So there is still a lot up in the air but we are happy to know something and to rule out a lot of other things (cancer, MS, MD, etc.). The main thing though is that it goes back to just taking it one day at a time. We won't really know the extent of the problem until issues arise, which we'll address one at a time.

Hopefully we will hear more on the ventriculomegaly next week. At the moment there is some sense of relief, though, as we begin to understand what is causing the microcephaly.

Thursday, March 3, 2011

Still Waiting

Just wanted to let everyone know that we are still waiting to hear back from the neurologist. They literally took hundreds of images of Lily so we may not hear anything until next week. But I'll update as soon as we know anything.

Tuesday, March 1, 2011

We're Home!

Lily made it through the MRI just fine! We're home and resting. We should hear from the neurologist in the next couple days.

Monday, February 28, 2011

MRI

I just wanted to let everyone know that Lily will be having her MRI tomorrow, Tuesday March 1st, at 7:30am PDT. The entire procedure and recovery time should take about 4-5 hours. She'll be under anesthesia for most of it. I will try to post as soon as we are out of recovery and let everyone know that she's ok. Thank you in advance for your thoughts and prayers.

-*-

## Aim of the exercise:
Repeat the blog excerpt word for word, everything from "Just wanted to let everyone know that we" down to "next couple days.". The rows after this point are separate from the blog excerpt.

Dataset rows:
-*-

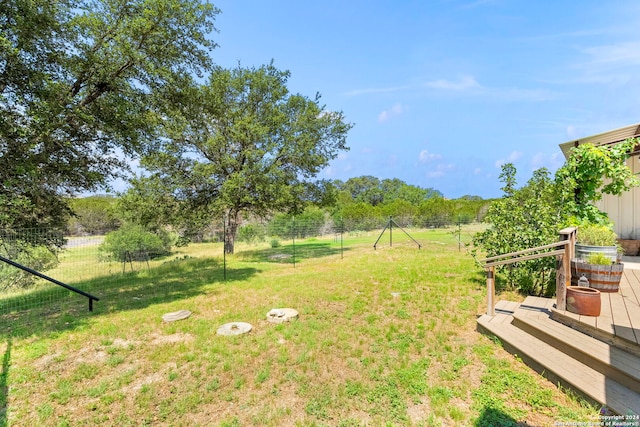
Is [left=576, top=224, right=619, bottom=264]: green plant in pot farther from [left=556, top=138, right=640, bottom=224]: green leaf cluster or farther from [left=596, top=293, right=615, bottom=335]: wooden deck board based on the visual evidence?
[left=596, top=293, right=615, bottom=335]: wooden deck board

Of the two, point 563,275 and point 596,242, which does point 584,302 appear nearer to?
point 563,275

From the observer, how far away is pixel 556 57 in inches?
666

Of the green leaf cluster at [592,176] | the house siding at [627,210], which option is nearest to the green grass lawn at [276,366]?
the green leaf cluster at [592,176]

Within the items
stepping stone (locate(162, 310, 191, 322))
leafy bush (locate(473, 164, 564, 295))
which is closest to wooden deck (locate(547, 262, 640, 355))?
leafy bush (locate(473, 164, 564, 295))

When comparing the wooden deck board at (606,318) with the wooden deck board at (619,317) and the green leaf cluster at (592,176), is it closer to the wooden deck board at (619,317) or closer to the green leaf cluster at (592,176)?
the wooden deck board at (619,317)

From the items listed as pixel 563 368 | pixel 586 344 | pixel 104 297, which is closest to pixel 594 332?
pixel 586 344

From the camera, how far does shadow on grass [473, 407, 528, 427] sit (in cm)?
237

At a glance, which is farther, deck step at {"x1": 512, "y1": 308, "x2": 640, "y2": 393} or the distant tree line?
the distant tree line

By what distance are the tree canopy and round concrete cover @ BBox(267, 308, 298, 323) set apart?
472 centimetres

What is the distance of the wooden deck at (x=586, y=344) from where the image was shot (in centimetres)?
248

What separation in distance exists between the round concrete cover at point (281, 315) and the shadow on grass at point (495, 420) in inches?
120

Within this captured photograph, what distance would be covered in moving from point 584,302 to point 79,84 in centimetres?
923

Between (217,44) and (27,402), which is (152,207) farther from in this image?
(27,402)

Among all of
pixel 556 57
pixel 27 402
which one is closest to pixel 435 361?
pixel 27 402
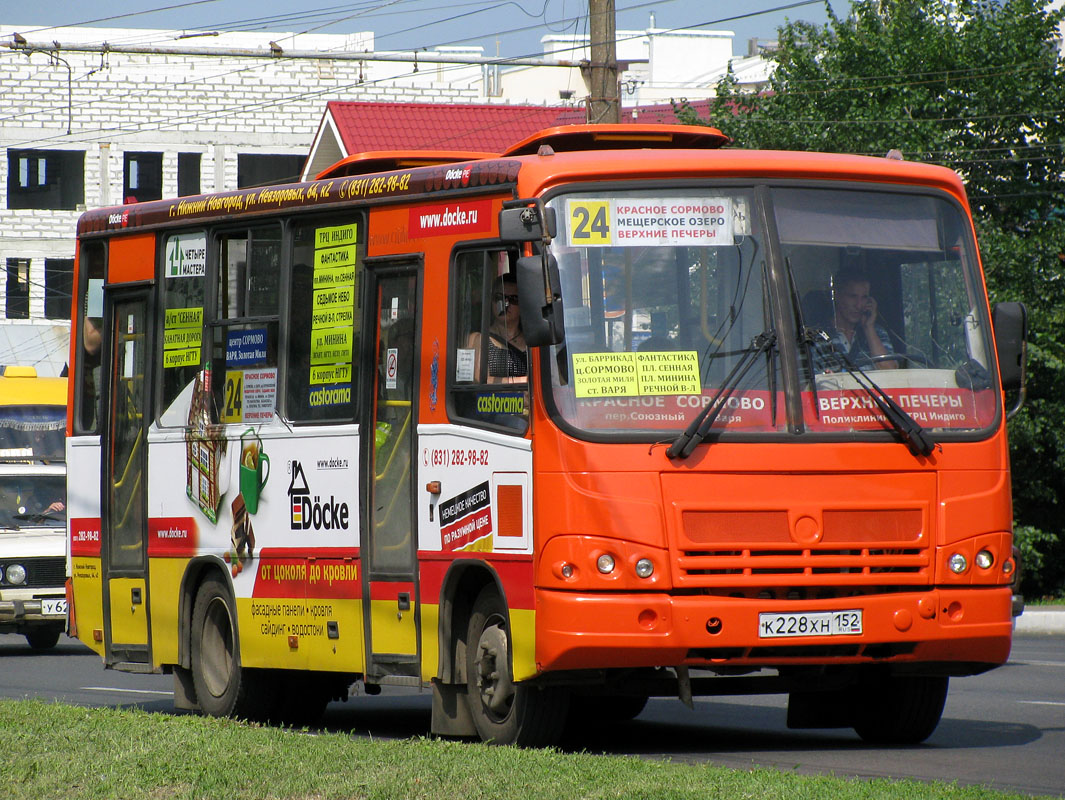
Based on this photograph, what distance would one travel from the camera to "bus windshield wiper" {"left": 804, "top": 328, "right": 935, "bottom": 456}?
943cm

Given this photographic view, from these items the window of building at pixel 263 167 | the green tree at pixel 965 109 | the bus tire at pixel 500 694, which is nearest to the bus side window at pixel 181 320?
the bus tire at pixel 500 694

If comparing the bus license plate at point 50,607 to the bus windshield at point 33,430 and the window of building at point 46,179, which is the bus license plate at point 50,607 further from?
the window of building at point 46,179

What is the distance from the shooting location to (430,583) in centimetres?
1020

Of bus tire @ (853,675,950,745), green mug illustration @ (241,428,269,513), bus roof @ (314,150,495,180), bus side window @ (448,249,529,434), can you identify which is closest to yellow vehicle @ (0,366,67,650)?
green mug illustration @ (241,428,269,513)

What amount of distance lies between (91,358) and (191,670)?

-*-

## Reply to the exercise:
Just wanted to let everyone know that we are still waiting to hear back from the neurologist. They literally took hundreds of images of Lily so we may not hear anything until next week. But I'll update as soon as we know anything.

Tuesday, March 1, 2011

We're Home!

Lily made it through the MRI just fine! We're home and resting. We should hear from the neurologist in the next couple days.